Durch die Beweisvereitelung muss die Beklagte so gestellt werden, als läge die Voraussetzung des § 28 e Abs. 3 d
SGB IV vor. In der Regel ist zwar der Gesichtspunkt der fehlenden Mitwirkung nur im Rahmen der Beweiswürdigung
zu berücksichtigen, etwa in dem man das Beweismaß herabsetzt; ausnahmsweise kann jedoch eine
Beweisverteitelung zur Umkehr der objektiven Beweislast führen. Von einer Beweisvereitelung kann dann gesprochen
werden, wenn der beweisbelastete Beteiligte durch pflichtwidriges Handeln oder Unterlassen eines anderen Beteiligten
in eine Beweisnot, d.h. in eine ausweglose Lage gerät. In diesem Sinne war die unterlassene Mitwirkung unter
gänzlicher Verweigerung der obliegenden Auskünfte und Vorlage entsprechender Unterlagen der Klägerin grob
pflichtwidrig. Ohne deren Mithilfe ist die Beklagte auch nicht in die Lage versetzt, Ermittlungen im Rahmen ihrer
Amtsermittlungspflicht, zu welchen sie ausdrücklich gewillt war, nachzukommen. Bei einem Beweisnotstand, wenn er
auf einer Beweisvereitelung durch denjenigen beruht, dem die Unerweislichkeit der Tatsachen zum prozessualen
Vorteil gereicht, kommt es aber zu einer Umkehr der Beweislast (vgl. hierzu BSGE 24, 25; 41, 297, 300; 83, 279).

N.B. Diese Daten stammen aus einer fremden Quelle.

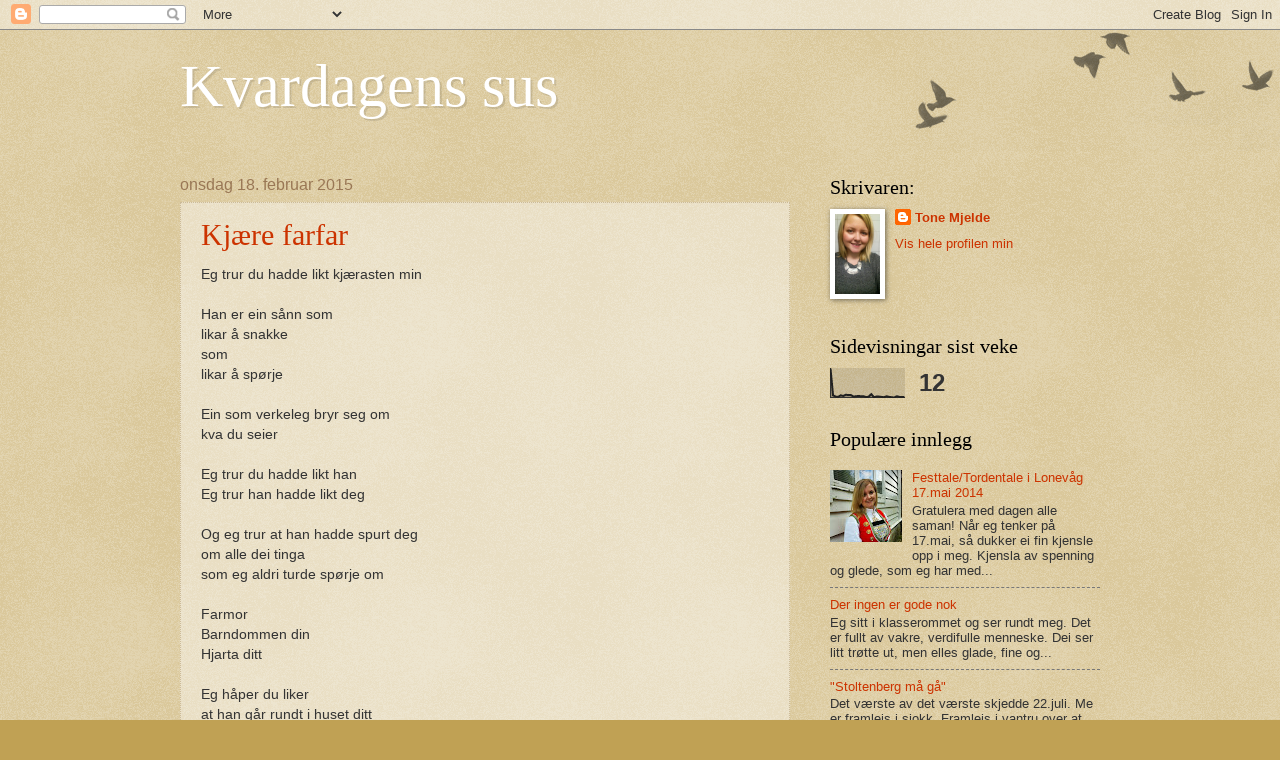

--- FILE ---
content_type: text/html; charset=UTF-8
request_url: https://kvardagenogmeg.blogspot.com/b/stats?style=BLACK_TRANSPARENT&timeRange=LAST_WEEK&token=APq4FmA_rHlPhe-V7Mq8OP5hj5fKoajZ2iDptoEq_THIvqadG9V6LH9HvUFl6h5CxbMvhb3swAwrlvGMZWn58rqWQ7yq84xwiA
body_size: -37
content:
{"total":12,"sparklineOptions":{"backgroundColor":{"fillOpacity":0.1,"fill":"#000000"},"series":[{"areaOpacity":0.3,"color":"#202020"}]},"sparklineData":[[0,94],[1,7],[2,3],[3,2],[4,7],[5,5],[6,9],[7,8],[8,8],[9,3],[10,4],[11,5],[12,4],[13,4],[14,1],[15,3],[16,11],[17,1],[18,3],[19,3],[20,2],[21,1],[22,4],[23,2],[24,1],[25,0],[26,4],[27,2],[28,2],[29,1]],"nextTickMs":3600000}

--- FILE ---
content_type: text/html; charset=utf-8
request_url: https://www.google.com/recaptcha/api2/aframe
body_size: 271
content:
<!DOCTYPE HTML><html><head><meta http-equiv="content-type" content="text/html; charset=UTF-8"></head><body><script nonce="CsV0kkM4XyU-ISJO5R0XqQ">/** Anti-fraud and anti-abuse applications only. See google.com/recaptcha */ try{var clients={'sodar':'https://pagead2.googlesyndication.com/pagead/sodar?'};window.addEventListener("message",function(a){try{if(a.source===window.parent){var b=JSON.parse(a.data);var c=clients[b['id']];if(c){var d=document.createElement('img');d.src=c+b['params']+'&rc='+(localStorage.getItem("rc::a")?sessionStorage.getItem("rc::b"):"");window.document.body.appendChild(d);sessionStorage.setItem("rc::e",parseInt(sessionStorage.getItem("rc::e")||0)+1);localStorage.setItem("rc::h",'1769132988347');}}}catch(b){}});window.parent.postMessage("_grecaptcha_ready", "*");}catch(b){}</script></body></html>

Diesen Rechtsgrundsatz bringt, in anderem Zusammenhang, auch § 165 Abs. 3 SGB VII zum Ausdruck, wonach,
soweit Unternehmer Angaben nicht machen, die Berufsgenossenschaft Schätzungen vornehmen kann; der
Unternehmer hat dann den Gegen-beweis der Unrichtigkeit dieser Schätzung zu führen.
Die Klage war nach alledem abzuweisen.
Die Kostenentscheidung beruht auf § 197 a SGG in Verbindung mit § 154 Abs. 1 Verwaltungsgerichtsordnung -VwGO-
, wonach der unterliegende Teil die Kosten des Verfahrens zu tragen hat.
Die Kostenentscheidung beruht auf § 197 a Abs. 1 SGG in Verbindung mit § 52 Abs. 3 des Gerichtskostengesetzes -
GKG- in der ab 01.07.2004 geltenden Fassung.